■ **Document section**:
In Contemporary South Korea, Sins of Grandfathers Are Still Sins of Children | KOREA EXPOSÉ
In Contemporary South Korea, Sins of Grandfathers Are Still Sins of Children | KOREA EXPOSÉ
In Contemporary South Korea, Sins of Grandfathers Are Still Sins of Children
Published on March 7, 2017 by Se-Woong Koo
More than 70 years since Korea’s independence from Japan, having a traitor as one’s ancestor still brings great shame — if made public. Most South Koreans decline to mention such parts of their family history. A-list actor Kang Dong-won isn’t one of them, much to his own detriment.
Kang is at the center of a controversy that erupted on Mar. 1 — the day marking the 1919 uprising against Japanese occupation. Film news site Max Movie triggered the scandal by running a profile of actors and actresses whose forebears were pro-Japanese collaborators or independence fighters. Topping the list of collaborators’ descendants was Kang, whose maternal great-grandfather allegedly funded Japan’s war efforts and grew rich from mining rights granted by the colonial government.

■ **Information given**:
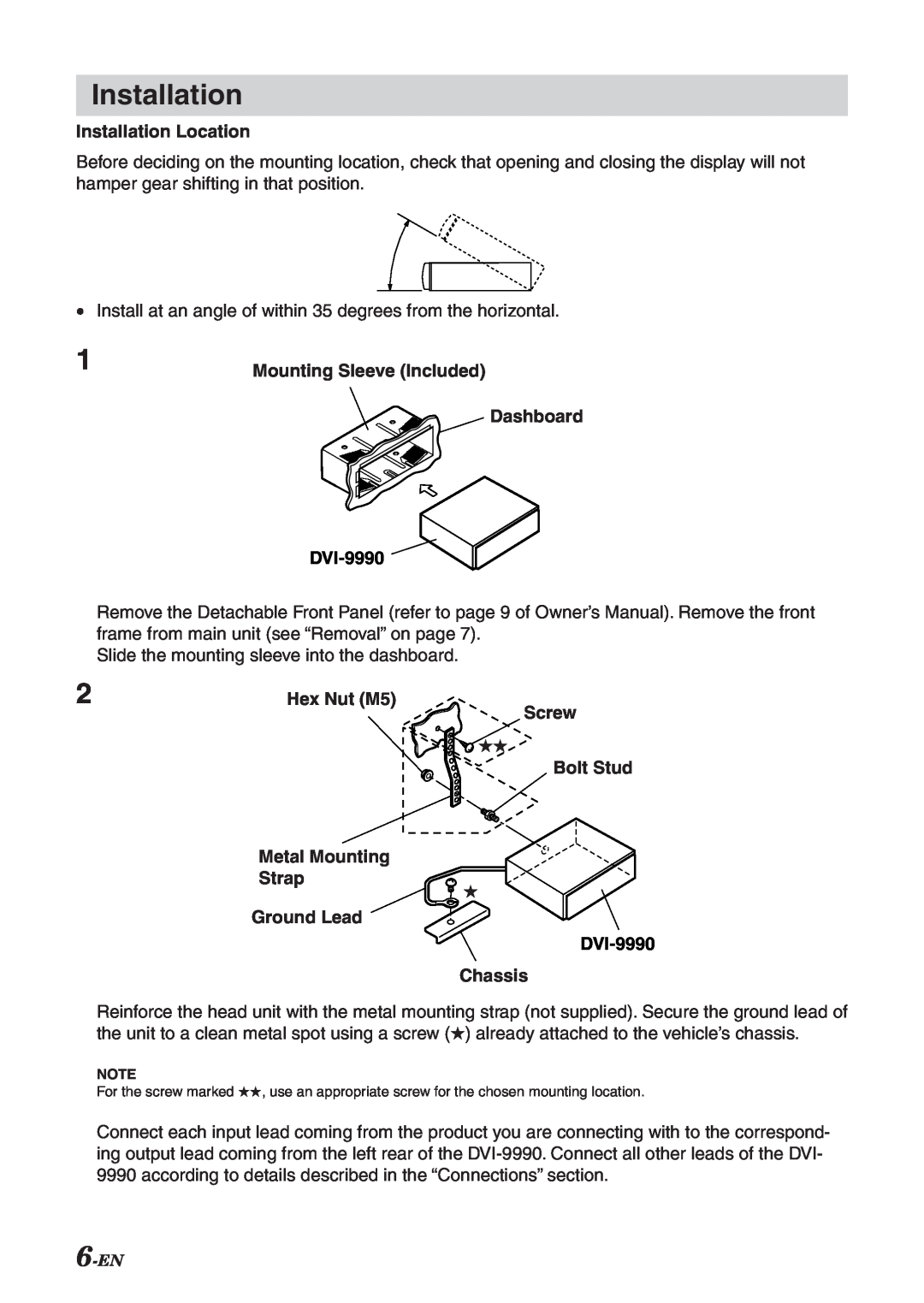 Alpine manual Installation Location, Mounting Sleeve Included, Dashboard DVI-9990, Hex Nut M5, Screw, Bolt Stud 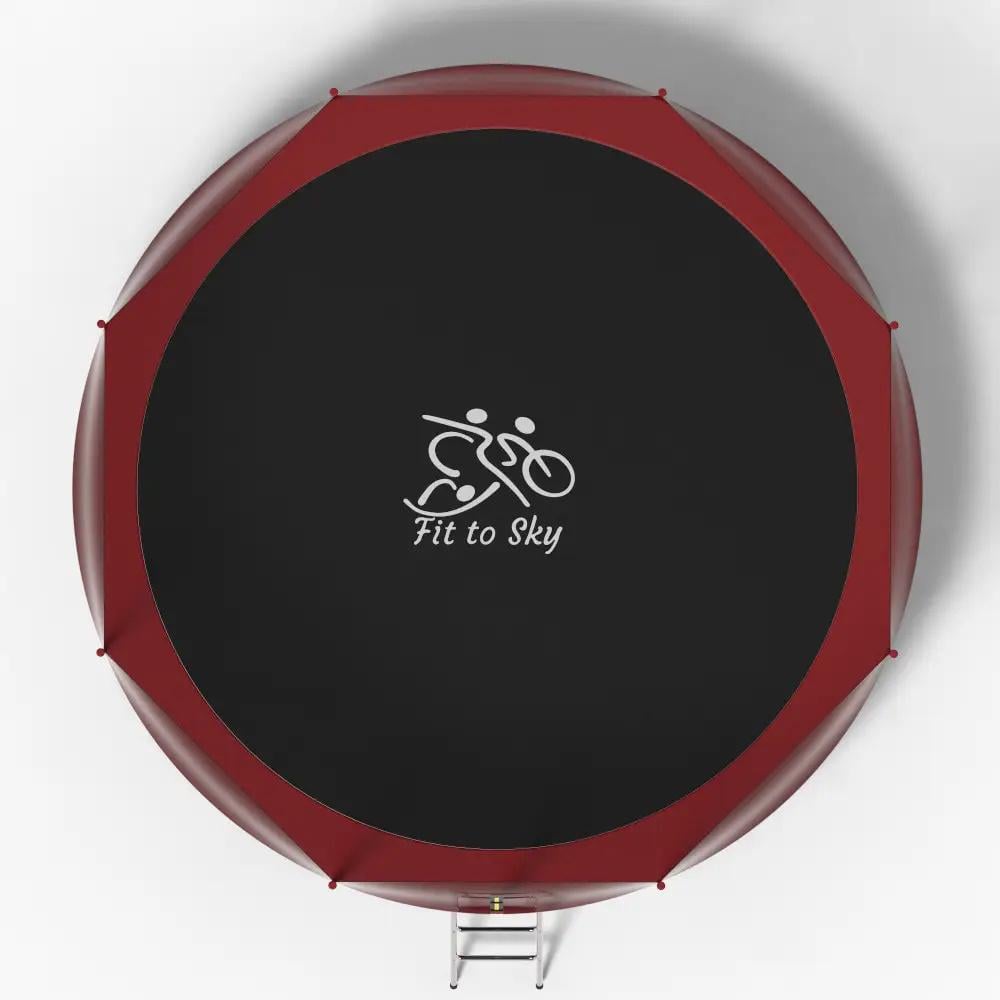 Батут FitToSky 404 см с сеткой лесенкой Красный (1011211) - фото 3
---
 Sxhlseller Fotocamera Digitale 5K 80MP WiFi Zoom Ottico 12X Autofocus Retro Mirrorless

■ **Task set**:
1) Using the article on Kang Dong-won, explain in one to three sentences why Kang ended up at the center of the controversy.
2) Answer these questions from the article on Kang Dong-won:
(a) On what date did the controversy erupt, and what does that day mark?
(b) What do most South Koreans decline to mention about their family history?
(c) Through which side of his family is Kang's great-grandfather related to him?
3) Return the stretch of the article on Kang Dong-won from "Kang is at the" through "the colonial government.".

■ **Responses to the exercise**:
1) Film news site Max Movie ran a profile of actors and actresses whose forebears were pro-Japanese collaborators or independence fighters, and Kang topped its list of collaborators' descendants. His maternal great-grandfather allegedly funded Japan's war efforts and grew rich from mining rights granted by the colonial government.

2)
(a) March 1, the day marking the 1919 uprising against Japanese occupation.
(b) Having a traitor as an ancestor.
(c) His mother's side; he is Kang's maternal great-grandfather.

3)
Kang is at the center of a controversy that erupted on Mar. 1 — the day marking the 1919 uprising against Japanese occupation. Film news site Max Movie triggered the scandal by running a profile of actors and actresses whose forebears were pro-Japanese collaborators or independence fighters. Topping the list of collaborators’ descendants was Kang, whose maternal great-grandfather allegedly funded Japan’s war efforts and grew rich from mining rights granted by the colonial government.